Extrait choisi
........

Je veux dire que, dans l’esprit des premiers homme et femme, il s’est glissé comme un léger doute. Peut-être une sourde inquiétude. Quelque chose comme une question. Bon, je crois que maintenant, on peut laisser tomber Dieu, Adam, Eve et le paradis terrestre. C’était juste un détour pour introduire ce point d’interrogation. On peut maintenant s’en passer.

 

 

Voilà ce que je dis, moi.

 

 

A suivre.

 

mardi, 12 juin 2012

POROSITE, DISSOLUTION

Résumé : les parois entre les mots, entre les choses, ne sont plus étanches, ont perdu en consistance, en densité. Elles sont devenues POREUSES. Cela vaut pour la catégorie du temps. Cela vaut aussi pour d'autres catégories.

........

Données extraites
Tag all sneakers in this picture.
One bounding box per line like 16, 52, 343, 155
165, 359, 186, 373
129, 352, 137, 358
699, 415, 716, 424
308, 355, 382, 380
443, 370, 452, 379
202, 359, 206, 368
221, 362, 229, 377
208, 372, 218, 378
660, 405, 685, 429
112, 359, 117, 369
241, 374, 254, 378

........

Exercices
1 – Recopiez l'extrait choisi en entier, mot pour mot.
2 – Réécrivez toutes les lignes des enregistrements, consignes comprises. Multipliez par 0,9 chaque coordonnée des cadres donnés en réponse, puis arrondissez à l'entier le plus proche, les demis vers le haut.

Corrigés détaillés
1 –
Je veux dire que, dans l’esprit des premiers homme et femme, il s’est glissé comme un léger doute. Peut-être une sourde inquiétude. Quelque chose comme une question. Bon, je crois que maintenant, on peut laisser tomber Dieu, Adam, Eve et le paradis terrestre. C’était juste un détour pour introduire ce point d’interrogation. On peut maintenant s’en passer.

 

 

Voilà ce que je dis, moi.

 

 

A suivre.

 

mardi, 12 juin 2012

POROSITE, DISSOLUTION

Résumé : les parois entre les mots, entre les choses, ne sont plus étanches, ont perdu en consistance, en densité. Elles sont devenues POREUSES. Cela vaut pour la catégorie du temps. Cela vaut aussi pour d'autres catégories.

2 –
Tag all sneakers in this picture.
One bounding box per line like 16, 52, 343, 155
149, 323, 167, 336
116, 317, 123, 322
629, 374, 644, 382
277, 320, 344, 342
399, 333, 407, 341
182, 323, 185, 331
199, 326, 206, 339
187, 335, 196, 340
594, 365, 617, 386
101, 323, 105, 332
217, 337, 229, 340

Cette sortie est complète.